Une société de transport ukrainienne acceptera Bitcoin pour contourner les sanctions

Varamar Ltd., une société ukrainienne de transport maritime, envisage d’accepter le bitcoin comme moyen de paiement afin de contourner les sanctions imposées à certains pays où les sociétés veulent faire affaire avec des expéditeurs.

En utilisant Bitcoin, l’entreprise évitera un volume important de paperasserie liée aux paiements internationaux, ainsi que des frais moindres pour chaque étapes impliquées dans les transactions.

Selon le fondateur du cabinet, Alexander Varvarenko, l’utilisation de Bitcoin facilite les affaires avec leurs clients dans les pays où des sanctions sont imposées et réduit la paperasserie des transactions.

« La paperasserie pour les transactions est un problème compliqué avec les banques, et les paiements Bitcoin aideront à résoudre cela en étant plus rapide.

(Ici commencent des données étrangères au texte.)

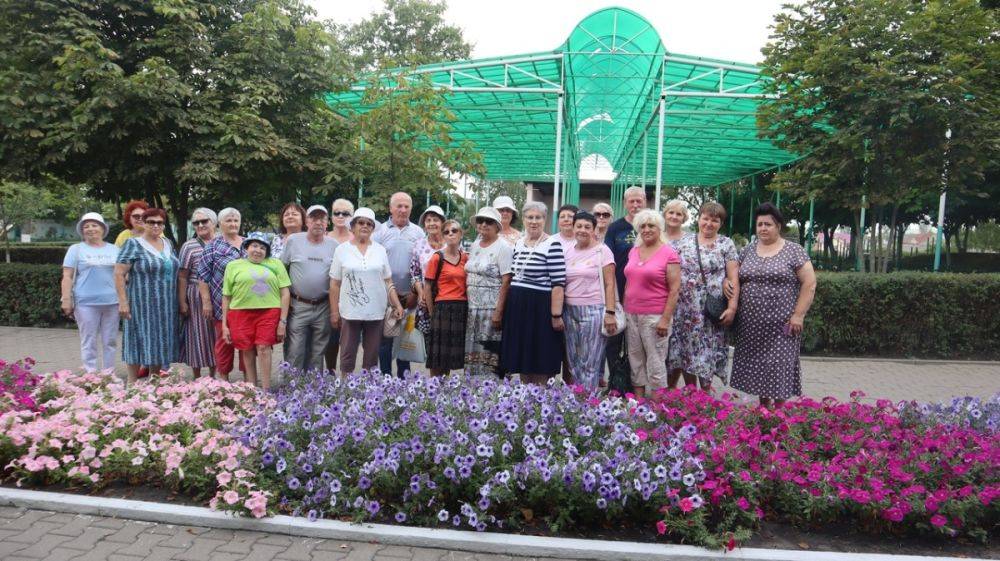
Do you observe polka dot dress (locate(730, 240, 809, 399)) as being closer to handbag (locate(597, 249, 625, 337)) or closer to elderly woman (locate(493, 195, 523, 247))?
handbag (locate(597, 249, 625, 337))

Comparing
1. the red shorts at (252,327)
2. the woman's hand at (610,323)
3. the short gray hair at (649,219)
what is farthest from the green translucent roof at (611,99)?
the woman's hand at (610,323)

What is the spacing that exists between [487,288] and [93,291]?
3.72 m

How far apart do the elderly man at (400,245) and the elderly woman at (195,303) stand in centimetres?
161

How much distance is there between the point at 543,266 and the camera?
5094mm

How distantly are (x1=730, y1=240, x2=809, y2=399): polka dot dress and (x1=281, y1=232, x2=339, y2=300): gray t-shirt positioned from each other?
3598 mm

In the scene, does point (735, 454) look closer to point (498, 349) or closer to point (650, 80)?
point (498, 349)

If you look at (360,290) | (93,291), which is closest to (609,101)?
(360,290)

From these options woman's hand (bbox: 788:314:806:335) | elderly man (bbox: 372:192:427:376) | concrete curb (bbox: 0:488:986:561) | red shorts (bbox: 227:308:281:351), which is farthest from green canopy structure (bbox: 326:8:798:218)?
concrete curb (bbox: 0:488:986:561)

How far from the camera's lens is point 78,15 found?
9070 mm

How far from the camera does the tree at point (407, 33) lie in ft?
113

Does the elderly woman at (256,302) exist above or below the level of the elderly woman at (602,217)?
below

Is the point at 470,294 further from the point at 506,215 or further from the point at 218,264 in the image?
the point at 218,264

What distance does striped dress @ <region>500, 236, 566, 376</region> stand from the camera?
5.11 meters

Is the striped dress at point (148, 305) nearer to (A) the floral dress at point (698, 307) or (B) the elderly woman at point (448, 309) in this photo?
(B) the elderly woman at point (448, 309)
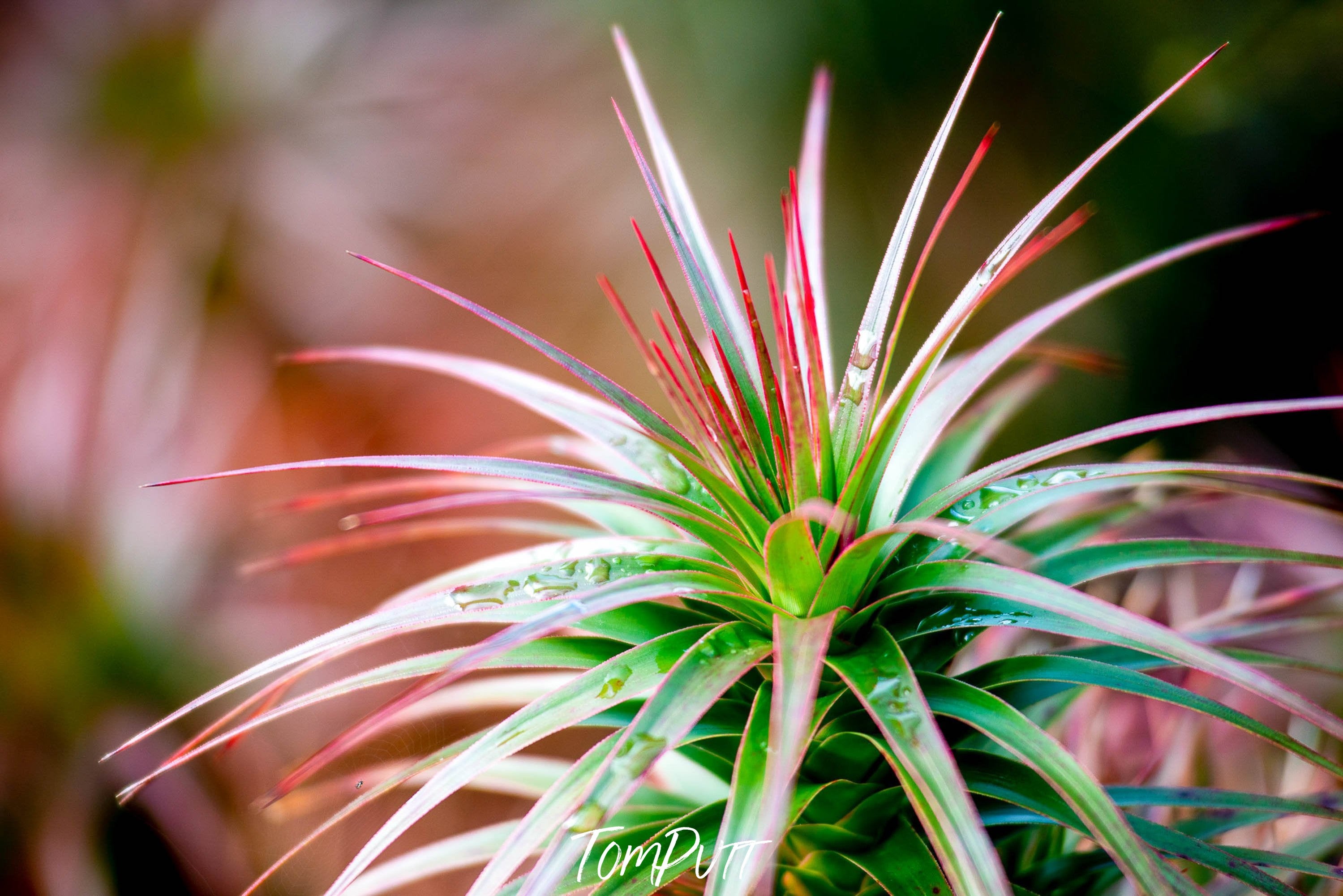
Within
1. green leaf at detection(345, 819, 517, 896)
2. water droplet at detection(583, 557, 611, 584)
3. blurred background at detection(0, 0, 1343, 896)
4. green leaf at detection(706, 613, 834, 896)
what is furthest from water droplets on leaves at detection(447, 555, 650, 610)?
blurred background at detection(0, 0, 1343, 896)

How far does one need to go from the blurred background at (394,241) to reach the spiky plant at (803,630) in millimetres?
1031

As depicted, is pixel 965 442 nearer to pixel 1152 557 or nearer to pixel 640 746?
pixel 1152 557

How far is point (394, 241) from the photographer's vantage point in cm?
196

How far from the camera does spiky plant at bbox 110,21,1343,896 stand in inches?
14.9

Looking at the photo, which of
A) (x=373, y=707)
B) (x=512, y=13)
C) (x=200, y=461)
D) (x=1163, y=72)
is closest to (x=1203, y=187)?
(x=1163, y=72)

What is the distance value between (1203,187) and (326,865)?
2.14 m

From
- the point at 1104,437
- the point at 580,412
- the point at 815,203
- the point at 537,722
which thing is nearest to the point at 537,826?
the point at 537,722

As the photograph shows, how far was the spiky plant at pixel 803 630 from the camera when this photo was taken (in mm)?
379

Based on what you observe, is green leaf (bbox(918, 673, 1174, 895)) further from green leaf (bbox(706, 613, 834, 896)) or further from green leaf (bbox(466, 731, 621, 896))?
green leaf (bbox(466, 731, 621, 896))

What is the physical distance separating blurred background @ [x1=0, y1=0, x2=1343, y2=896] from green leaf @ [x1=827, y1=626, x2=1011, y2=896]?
1.19 meters

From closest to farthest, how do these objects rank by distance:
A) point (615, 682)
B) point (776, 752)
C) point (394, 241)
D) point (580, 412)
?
point (776, 752) < point (615, 682) < point (580, 412) < point (394, 241)

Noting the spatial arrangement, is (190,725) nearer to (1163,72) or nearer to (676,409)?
(676,409)

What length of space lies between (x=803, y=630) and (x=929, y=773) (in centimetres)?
9

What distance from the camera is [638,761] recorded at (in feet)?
1.18
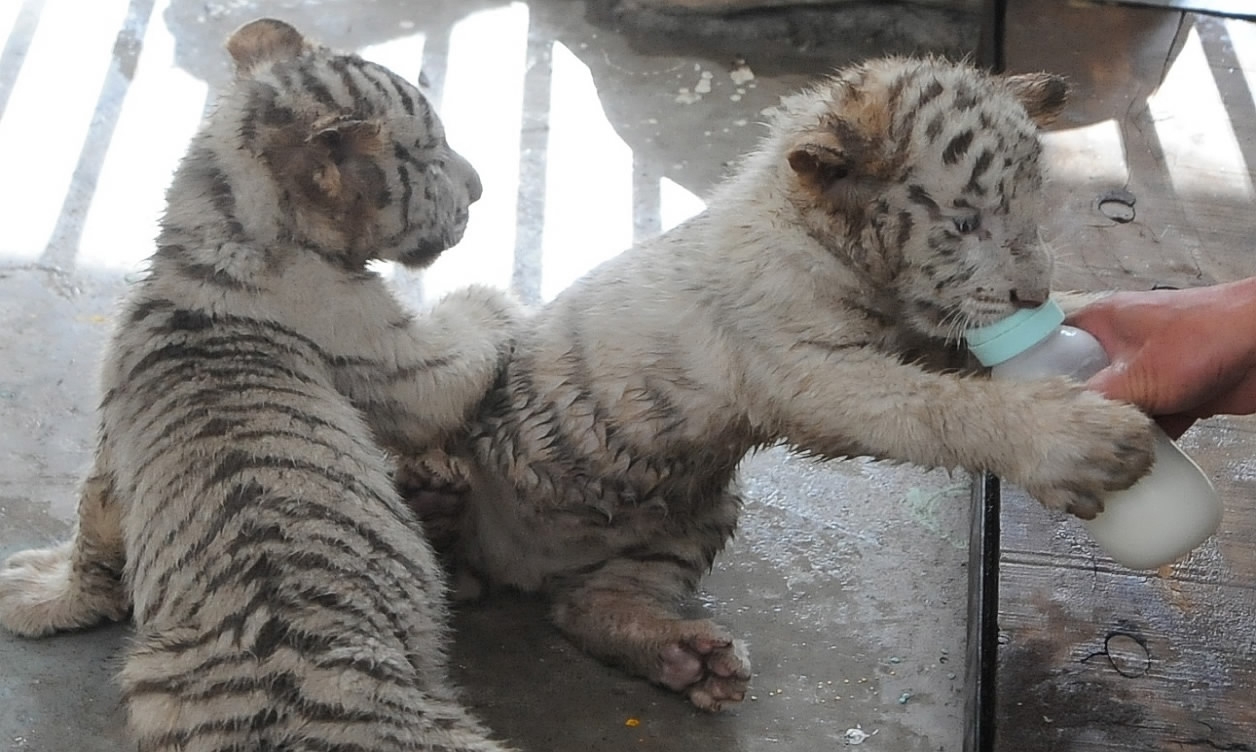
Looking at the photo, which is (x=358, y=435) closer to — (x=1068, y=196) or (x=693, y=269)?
(x=693, y=269)

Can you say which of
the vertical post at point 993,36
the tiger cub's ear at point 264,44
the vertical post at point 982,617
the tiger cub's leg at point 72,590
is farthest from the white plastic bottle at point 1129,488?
the tiger cub's leg at point 72,590

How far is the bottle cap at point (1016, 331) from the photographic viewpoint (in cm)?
251

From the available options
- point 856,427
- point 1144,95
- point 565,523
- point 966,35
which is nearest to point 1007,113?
point 856,427

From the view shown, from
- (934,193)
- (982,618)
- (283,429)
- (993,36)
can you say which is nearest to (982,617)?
(982,618)

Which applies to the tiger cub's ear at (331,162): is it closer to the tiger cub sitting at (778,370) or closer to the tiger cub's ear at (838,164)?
the tiger cub sitting at (778,370)

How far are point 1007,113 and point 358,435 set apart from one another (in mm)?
1449

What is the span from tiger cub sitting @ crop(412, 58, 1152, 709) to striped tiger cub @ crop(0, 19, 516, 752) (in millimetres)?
283

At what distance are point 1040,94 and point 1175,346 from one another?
0.59m

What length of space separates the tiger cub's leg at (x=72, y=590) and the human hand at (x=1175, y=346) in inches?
87.1

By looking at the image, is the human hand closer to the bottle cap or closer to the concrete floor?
the bottle cap

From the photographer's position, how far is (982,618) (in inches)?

La crypto-monnaie pourrait également aider à résoudre les problèmes de paiement dans des pays comme le Pakistan, la Russie, le Soudan, le Yémen et le Qatar, qui ont des entreprises sûres mais sont victimes de sanctions contre leurs gouvernements. »

Avantages et inconvénients possibles de l’utilisation de Bitcoin comme moyen de paiement

En utilisant la monnaie numérique numéro UN comme méthode de paiement, l’expéditeur ukrainien peut ainsi éviter les demandes de paiement « sous la table » et ainsi n’enfreint aucune loi.

En effet, le bitcoin n’est pas interdit en tant que mode de paiement bien qu’il ne soit pas reconnu comme moyen de paiement légal en Ukraine. Le récent mouvement des législateurs ukrainiens indique qu’ils pourraient s’orienter vers l’exonération des revenus et des gains fiscaux. En utilisant Bitcoin, l’entreprise et ses clients peuvent toujours signer des contrats officiels pour les services rendus et ainsi toute personne qui examinera les transactions les jugera légaux.

Toutefois, il peut y avoir des répercussions négatives contre la compagnie maritime si elle poursuit ce plan, car les sanctions imposées à certains pays ont un but et sont acceptées par la communauté internationale. En contournant ces sanctions, toutes les parties concernées sont assurées de faire face à un questionnement juridique une fois que les contrats sont passés.

Pour rappel, le Port de San Francisco s’intéresse également à l’utilisation d’une crypto-monnaie anti-blanchiment d’argent AML Bitcoin pour faciliter les transactions.